The company’s announcement comes as AI compute demand increasingly competes with bitcoin mining for the same limited resources, including grid connections, land permits, cooling infrastructure, and cheap electricity. The article notes that AI is now one of the largest new sources of U.S. power demand.
A Cambridge tracker estimate cited in the article suggests bitcoin mining draws roughly 13 to 25 gigawatts of continuous power globally, depending on hardware efficiency assumptions.
Anthropic’s multi-gigawatt TPU commitment is described as adding to existing compute capacity across AWS Trainium, Google TPUs, and Nvidia GPUs. The article frames this as evidence that AI is becoming a peer-level competitor for the same energy infrastructure miners rely on.
The article contrasts Anthropic’s partnership with OpenAI’s approach, noting that OpenAI raised 122 billion last week and described compute as a strategic moat. It adds that OpenAI is building across an infrastructure portfolio spanning five cloud providers and four chip platforms.
It also describes how bitcoin miners are responding to the economics of the current cycle. Core Scientific converted a significant portion of its mining capacity to AI hosting through a deal with CoreWeave. Iris Energy and Hut 8 have expanded AI and high-performance computing revenue. Riot Platforms, MARA Holdings, and Genius Group disclosed selling more than 19,000 BTC from their treasuries last week, which the article says signals that mining economics alone are not sustaining operations at current prices and difficulty levels.
The article compares revenue dynamics for miners and AI infrastructure providers. It says a bitcoin miner running a gigawatt of capacity earns revenue that fluctuates with bitcoin’s price and network difficulty. By contrast, it says renting the same gigawatt to an AI company can generate a contracted rate with more predictable cash flows.
It also cites conditions including bitcoin at 69,000 USD, difficulty at all-time highs, and rising energy costs across industrial consumers competing for grid capacity, arguing that AI rental often pays better under those circumstances.
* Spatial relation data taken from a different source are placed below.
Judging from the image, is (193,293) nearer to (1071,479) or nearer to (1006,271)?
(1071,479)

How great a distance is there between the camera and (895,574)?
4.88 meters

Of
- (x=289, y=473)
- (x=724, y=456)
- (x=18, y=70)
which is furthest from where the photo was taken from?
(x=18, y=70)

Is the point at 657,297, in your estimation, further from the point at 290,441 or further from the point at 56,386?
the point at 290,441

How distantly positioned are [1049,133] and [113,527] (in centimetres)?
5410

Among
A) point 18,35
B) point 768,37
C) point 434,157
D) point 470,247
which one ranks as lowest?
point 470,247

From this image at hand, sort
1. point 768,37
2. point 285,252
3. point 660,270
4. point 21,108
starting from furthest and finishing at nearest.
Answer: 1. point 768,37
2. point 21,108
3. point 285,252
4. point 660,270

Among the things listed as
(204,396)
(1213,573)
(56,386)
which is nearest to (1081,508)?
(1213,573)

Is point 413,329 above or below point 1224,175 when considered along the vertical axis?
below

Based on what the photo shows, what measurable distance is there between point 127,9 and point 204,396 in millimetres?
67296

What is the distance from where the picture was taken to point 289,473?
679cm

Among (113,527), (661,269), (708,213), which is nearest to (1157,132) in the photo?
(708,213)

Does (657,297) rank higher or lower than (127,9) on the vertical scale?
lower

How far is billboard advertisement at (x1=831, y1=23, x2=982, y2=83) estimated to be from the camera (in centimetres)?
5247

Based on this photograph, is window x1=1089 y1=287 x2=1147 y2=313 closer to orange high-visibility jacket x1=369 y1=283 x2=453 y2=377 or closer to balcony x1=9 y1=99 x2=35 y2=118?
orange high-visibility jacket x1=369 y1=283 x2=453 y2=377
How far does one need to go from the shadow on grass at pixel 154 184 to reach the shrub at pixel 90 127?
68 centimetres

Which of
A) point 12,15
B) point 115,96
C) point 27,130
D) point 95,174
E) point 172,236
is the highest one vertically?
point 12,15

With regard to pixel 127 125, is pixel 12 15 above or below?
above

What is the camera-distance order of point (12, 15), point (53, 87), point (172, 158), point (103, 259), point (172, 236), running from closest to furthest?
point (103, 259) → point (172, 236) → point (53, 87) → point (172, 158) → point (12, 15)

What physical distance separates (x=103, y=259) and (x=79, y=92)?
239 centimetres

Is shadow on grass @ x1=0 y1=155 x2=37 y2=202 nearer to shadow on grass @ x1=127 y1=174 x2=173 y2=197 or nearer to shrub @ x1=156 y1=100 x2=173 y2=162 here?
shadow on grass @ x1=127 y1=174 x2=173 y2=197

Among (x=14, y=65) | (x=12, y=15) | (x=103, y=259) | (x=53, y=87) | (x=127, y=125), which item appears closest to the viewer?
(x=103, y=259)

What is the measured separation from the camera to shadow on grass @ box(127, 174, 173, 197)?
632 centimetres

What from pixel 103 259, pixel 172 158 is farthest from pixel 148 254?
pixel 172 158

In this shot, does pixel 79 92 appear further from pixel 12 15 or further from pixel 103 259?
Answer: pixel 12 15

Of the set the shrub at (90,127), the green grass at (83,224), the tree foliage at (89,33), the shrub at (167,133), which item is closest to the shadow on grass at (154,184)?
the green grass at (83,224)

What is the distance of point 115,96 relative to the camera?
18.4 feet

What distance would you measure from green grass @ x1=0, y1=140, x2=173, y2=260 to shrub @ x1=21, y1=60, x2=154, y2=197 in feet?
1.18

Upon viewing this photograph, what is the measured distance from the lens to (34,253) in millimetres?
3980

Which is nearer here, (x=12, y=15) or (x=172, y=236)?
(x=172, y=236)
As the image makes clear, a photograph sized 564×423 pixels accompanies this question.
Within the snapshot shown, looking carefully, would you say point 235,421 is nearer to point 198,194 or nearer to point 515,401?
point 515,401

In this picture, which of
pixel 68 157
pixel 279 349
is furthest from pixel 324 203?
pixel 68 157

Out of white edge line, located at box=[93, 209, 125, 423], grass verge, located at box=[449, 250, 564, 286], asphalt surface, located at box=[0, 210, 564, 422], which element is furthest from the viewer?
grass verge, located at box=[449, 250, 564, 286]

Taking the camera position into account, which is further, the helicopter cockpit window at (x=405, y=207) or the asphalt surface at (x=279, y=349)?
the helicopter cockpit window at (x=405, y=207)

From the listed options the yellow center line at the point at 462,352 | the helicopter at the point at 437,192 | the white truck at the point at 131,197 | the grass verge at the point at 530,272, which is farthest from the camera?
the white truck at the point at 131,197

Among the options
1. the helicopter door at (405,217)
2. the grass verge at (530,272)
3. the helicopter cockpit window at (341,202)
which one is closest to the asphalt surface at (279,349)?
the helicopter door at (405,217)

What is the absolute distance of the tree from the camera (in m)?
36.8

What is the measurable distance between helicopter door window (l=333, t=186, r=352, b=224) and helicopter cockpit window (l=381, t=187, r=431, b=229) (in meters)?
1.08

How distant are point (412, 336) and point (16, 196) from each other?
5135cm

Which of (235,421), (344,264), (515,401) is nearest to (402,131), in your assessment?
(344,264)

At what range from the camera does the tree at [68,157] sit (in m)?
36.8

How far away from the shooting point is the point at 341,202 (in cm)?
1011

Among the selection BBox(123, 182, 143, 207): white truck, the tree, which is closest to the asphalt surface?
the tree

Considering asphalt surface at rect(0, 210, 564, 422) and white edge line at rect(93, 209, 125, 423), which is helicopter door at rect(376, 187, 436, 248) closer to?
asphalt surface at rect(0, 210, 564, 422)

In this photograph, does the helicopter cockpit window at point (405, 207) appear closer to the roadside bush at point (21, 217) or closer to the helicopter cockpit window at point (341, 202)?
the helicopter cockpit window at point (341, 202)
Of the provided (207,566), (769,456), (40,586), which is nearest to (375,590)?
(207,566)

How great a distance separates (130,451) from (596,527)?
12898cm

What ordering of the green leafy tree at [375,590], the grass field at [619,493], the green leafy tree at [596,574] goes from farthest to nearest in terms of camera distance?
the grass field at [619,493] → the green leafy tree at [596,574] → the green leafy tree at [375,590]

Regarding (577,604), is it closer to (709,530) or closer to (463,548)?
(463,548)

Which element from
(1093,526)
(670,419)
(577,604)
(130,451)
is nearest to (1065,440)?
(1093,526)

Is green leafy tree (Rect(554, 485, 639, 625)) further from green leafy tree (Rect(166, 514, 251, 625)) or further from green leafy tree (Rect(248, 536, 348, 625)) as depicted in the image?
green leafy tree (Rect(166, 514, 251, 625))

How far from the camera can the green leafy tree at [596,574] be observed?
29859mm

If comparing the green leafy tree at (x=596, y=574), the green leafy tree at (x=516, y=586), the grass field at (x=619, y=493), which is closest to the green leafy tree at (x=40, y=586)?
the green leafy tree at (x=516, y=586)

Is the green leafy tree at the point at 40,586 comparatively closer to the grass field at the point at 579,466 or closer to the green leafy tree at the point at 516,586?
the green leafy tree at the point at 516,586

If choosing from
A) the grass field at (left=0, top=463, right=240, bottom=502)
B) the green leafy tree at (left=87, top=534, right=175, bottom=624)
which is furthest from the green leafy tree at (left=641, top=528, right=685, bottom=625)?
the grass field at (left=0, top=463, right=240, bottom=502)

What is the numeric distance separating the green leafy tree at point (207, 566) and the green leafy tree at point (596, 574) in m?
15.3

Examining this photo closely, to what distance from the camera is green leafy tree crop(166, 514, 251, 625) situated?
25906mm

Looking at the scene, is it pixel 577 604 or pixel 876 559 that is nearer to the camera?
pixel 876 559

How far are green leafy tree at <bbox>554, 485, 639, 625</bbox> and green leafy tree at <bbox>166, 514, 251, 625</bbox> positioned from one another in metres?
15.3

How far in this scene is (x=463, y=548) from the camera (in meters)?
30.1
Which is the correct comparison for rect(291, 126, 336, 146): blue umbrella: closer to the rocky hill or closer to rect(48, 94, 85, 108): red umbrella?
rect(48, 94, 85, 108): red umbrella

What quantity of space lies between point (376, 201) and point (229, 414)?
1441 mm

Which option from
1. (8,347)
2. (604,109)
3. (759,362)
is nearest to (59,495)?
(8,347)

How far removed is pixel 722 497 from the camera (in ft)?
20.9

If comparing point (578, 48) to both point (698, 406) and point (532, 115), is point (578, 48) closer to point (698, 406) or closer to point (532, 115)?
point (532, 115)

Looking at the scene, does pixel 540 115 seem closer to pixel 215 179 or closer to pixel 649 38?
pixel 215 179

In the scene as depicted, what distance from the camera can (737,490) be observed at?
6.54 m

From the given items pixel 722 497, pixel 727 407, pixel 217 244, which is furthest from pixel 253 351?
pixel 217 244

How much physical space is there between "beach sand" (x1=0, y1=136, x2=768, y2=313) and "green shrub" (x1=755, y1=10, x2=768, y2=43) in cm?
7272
Anthropic said the number of business customers spending more than 1 million USD annually on Claude doubled from 500 to over 1,000 in less than two months, according to the article.
The article states that the network hashrate continues to hit record levels above 1 zetahash per second, adding that bitcoin mining is not necessarily “dying.” However, it suggests that miners that survive the current cycle may increasingly resemble infrastructure providers that mine bitcoin on the side while renting their assets—particularly cheap power at scale—to an AI industry that, according to the article, cannot build data centers fast enough.